**Source passage**
BEGIN
That's part of the point. You don't know, so if you want to avoid accidentally causing someone to relive a traumatic experience and experience a great degree of unnecessary pain, all you need to do is ask whether they'd be okay with you bringing it up.

Let's take war. Should I be aware that my retelling of a war story, of which was worse than anything PTSD Joe went through, might cause him a relapse in him, while I have no PTSD? Should I be vilified for triggering his PTSD when I did not think my story would have, even if it was a simple allusion to one like "it reminds me of when I was a POW"?

You shouldn't be vilified. But it takes close to no effort to avoid hurting someone in that situation. Being ignorant of the fact that you might cause damage doesn't necessarily free you from taking responsibility for the damage you may have inadvertently caused, especially when it would be so easy to avoid.

I don't think "it reminds of when I was a POW" triggers people in a clinically valid way, but I'm not sure. I've certainly never heard of that. If people are saying it is without being sincere about it, that is irresponsible on their part.
END
**Study questions**
**a.** Translate this sentence from the passage on PTSD triggers into Spanish: "But it takes close to no effort to avoid hurting someone in that situation."
**b.** Please set down the part of the passage on PTSD triggers from "You shouldn't be" up to and including "on their part.", word for word.

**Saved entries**
BEGIN
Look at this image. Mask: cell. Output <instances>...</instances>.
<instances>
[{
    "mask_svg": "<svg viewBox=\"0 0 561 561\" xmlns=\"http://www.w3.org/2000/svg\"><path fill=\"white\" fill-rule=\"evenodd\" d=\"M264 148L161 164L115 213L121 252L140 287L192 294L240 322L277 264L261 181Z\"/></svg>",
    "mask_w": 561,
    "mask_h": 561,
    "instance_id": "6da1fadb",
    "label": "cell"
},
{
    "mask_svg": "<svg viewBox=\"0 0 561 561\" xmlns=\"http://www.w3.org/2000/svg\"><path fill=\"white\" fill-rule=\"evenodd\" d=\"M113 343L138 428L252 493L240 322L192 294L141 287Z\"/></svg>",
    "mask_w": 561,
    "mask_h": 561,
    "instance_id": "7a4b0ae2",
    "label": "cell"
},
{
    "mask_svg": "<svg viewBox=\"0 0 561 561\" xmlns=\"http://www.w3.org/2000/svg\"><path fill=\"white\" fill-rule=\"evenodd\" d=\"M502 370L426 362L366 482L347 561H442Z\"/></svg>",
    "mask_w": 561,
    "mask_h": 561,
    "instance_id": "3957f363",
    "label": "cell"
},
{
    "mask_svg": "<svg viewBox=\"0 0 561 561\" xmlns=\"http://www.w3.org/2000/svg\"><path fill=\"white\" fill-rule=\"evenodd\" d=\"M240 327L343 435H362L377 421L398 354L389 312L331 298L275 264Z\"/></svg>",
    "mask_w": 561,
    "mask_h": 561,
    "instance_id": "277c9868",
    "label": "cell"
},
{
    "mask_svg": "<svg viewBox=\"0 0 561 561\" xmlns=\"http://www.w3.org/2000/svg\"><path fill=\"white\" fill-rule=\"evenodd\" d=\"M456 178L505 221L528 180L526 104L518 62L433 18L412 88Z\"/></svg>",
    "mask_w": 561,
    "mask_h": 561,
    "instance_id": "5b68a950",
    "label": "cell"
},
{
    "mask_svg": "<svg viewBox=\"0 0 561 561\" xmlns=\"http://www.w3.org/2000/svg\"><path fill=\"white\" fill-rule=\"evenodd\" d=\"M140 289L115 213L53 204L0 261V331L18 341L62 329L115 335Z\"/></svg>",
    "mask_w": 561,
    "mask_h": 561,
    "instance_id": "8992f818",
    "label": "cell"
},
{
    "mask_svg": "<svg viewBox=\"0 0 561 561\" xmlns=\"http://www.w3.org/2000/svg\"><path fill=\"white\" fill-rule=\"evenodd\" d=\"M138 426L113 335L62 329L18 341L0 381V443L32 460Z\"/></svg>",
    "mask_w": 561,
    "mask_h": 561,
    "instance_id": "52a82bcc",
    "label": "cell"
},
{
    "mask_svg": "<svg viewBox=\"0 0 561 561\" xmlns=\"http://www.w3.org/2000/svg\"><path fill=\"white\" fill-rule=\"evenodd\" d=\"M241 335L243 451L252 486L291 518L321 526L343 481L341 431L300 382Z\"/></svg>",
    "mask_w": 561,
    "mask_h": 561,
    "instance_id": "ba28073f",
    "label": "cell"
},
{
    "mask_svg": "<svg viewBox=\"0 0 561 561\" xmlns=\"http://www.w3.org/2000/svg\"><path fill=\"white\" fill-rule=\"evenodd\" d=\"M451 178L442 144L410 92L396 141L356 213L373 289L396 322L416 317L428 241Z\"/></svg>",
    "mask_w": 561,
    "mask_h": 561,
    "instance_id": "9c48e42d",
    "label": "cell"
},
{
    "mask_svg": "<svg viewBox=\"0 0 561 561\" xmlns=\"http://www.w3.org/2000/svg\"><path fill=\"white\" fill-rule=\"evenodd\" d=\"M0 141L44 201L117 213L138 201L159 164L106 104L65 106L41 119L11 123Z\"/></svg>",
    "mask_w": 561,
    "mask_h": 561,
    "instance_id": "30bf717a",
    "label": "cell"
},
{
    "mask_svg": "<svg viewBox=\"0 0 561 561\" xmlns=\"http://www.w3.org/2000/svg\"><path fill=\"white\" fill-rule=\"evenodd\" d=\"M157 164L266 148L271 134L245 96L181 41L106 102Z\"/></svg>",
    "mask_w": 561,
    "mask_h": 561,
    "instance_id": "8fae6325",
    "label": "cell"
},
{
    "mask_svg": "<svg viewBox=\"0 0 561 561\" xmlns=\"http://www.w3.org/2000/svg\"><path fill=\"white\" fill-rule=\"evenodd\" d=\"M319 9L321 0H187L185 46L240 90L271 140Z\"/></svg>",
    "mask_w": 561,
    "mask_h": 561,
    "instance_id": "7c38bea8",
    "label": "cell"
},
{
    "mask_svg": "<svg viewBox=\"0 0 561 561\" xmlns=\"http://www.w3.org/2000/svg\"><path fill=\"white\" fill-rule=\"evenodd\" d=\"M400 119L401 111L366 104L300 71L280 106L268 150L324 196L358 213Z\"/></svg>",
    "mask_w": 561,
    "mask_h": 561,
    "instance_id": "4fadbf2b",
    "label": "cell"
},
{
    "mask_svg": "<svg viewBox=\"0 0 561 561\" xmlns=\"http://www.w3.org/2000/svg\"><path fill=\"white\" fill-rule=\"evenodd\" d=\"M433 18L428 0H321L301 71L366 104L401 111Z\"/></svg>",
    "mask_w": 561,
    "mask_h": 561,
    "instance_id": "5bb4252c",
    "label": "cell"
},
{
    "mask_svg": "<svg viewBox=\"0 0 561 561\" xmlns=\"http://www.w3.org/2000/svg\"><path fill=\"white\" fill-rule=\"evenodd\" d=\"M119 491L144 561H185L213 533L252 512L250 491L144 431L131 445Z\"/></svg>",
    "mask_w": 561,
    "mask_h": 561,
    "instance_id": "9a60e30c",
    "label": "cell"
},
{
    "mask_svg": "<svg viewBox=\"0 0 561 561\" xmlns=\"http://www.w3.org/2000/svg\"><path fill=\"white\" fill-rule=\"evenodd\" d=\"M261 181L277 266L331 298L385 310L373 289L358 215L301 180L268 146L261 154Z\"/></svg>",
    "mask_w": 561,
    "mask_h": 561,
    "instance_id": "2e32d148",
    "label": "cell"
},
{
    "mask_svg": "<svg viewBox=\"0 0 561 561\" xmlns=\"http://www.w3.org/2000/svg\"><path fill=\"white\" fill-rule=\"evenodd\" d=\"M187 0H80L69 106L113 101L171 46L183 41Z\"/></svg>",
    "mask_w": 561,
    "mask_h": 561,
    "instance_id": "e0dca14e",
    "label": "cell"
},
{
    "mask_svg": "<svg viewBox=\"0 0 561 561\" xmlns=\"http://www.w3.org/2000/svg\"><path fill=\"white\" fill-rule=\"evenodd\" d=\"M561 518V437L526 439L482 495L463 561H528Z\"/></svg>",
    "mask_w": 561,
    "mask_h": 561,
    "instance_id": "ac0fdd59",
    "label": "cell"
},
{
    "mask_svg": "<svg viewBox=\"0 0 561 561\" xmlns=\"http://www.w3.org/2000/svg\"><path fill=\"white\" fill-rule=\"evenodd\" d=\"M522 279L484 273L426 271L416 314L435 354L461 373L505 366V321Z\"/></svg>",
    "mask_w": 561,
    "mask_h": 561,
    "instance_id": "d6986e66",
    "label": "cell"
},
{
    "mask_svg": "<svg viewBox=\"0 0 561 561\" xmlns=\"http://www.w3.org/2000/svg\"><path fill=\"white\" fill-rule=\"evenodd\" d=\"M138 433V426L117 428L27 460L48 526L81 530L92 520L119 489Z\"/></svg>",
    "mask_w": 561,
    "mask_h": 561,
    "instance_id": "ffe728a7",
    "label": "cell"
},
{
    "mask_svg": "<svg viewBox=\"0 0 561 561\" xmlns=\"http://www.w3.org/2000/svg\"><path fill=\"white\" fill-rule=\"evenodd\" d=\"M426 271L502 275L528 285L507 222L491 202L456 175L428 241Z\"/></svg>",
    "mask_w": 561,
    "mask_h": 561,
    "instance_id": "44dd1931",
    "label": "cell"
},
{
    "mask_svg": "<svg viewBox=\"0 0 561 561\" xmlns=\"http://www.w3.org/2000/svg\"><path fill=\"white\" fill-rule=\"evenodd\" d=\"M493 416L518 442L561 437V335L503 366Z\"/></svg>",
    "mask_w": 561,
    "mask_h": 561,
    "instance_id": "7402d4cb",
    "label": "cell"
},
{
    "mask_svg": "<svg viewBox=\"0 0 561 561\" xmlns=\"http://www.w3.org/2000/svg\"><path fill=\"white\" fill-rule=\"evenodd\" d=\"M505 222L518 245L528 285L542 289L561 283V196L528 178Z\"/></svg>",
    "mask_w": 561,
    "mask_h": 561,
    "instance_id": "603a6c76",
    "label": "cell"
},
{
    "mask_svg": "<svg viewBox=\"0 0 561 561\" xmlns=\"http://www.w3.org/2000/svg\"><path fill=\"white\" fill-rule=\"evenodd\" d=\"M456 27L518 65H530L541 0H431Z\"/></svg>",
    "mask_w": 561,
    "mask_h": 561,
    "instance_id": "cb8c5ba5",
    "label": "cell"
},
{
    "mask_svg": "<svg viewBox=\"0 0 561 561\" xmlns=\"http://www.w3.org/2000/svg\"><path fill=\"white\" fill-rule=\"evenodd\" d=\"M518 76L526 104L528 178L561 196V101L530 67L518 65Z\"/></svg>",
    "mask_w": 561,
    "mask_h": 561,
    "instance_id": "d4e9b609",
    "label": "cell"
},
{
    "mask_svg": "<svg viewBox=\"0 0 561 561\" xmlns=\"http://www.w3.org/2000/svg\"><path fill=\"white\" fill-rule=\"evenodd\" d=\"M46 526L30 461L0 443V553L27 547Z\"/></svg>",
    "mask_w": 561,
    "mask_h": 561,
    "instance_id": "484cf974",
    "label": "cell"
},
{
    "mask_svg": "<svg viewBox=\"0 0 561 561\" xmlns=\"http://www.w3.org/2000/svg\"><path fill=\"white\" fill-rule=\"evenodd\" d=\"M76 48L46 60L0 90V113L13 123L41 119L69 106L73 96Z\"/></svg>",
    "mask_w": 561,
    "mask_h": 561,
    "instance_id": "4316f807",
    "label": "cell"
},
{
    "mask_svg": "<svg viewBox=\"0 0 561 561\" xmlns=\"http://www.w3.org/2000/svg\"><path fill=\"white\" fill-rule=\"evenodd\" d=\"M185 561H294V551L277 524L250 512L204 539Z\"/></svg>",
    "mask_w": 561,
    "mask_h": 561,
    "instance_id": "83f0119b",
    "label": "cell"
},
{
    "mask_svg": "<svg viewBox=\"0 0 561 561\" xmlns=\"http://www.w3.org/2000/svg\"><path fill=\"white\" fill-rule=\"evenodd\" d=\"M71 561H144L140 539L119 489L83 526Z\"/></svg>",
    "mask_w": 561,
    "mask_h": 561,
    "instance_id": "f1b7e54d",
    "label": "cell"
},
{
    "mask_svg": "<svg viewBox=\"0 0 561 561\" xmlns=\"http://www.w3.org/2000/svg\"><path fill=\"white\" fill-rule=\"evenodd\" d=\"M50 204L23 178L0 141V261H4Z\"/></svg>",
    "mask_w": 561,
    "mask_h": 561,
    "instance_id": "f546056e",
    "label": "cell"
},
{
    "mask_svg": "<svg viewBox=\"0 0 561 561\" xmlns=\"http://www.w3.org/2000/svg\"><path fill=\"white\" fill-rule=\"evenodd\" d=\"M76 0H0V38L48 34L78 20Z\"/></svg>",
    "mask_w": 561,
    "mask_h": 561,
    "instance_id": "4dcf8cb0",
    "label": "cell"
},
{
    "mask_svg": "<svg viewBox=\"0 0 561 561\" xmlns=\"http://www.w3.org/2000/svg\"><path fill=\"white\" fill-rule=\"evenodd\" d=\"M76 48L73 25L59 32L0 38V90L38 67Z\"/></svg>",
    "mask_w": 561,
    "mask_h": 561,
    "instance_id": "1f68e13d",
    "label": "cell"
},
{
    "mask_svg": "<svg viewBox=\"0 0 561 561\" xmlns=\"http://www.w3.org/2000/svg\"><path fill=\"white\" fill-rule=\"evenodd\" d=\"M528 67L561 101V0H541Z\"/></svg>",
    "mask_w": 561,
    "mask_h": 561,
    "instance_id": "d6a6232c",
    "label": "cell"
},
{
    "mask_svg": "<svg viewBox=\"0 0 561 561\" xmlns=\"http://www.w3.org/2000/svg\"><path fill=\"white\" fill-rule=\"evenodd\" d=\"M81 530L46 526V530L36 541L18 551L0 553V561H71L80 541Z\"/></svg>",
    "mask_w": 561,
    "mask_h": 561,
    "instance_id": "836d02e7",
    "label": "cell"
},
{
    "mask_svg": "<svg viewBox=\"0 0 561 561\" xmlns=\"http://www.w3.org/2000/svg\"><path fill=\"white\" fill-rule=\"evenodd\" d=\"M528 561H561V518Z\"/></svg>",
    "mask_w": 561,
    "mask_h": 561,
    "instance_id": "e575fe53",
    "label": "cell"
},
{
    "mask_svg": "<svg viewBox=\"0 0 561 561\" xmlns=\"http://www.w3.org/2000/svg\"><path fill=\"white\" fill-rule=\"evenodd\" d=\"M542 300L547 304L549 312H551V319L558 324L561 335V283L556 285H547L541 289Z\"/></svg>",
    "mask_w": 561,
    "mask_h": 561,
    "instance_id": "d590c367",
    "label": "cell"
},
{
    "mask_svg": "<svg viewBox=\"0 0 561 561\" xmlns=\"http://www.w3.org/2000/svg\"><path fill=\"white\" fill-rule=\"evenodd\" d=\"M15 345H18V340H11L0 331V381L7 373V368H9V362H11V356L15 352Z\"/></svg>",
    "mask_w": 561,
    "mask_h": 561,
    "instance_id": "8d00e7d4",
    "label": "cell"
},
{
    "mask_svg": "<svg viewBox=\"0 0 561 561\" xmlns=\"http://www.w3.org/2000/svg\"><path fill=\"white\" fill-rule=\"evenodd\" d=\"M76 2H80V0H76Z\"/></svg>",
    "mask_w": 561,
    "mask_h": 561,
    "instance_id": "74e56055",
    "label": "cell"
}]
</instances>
END
**Outputs by task**
**a.** Pero casi no cuesta ningún esfuerzo evitar herir a alguien en esa situación.

**b.**
You shouldn't be vilified. But it takes close to no effort to avoid hurting someone in that situation. Being ignorant of the fact that you might cause damage doesn't necessarily free you from taking responsibility for the damage you may have inadvertently caused, especially when it would be so easy to avoid.

I don't think "it reminds of when I was a POW" triggers people in a clinically valid way, but I'm not sure. I've certainly never heard of that. If people are saying it is without being sincere about it, that is irresponsible on their part.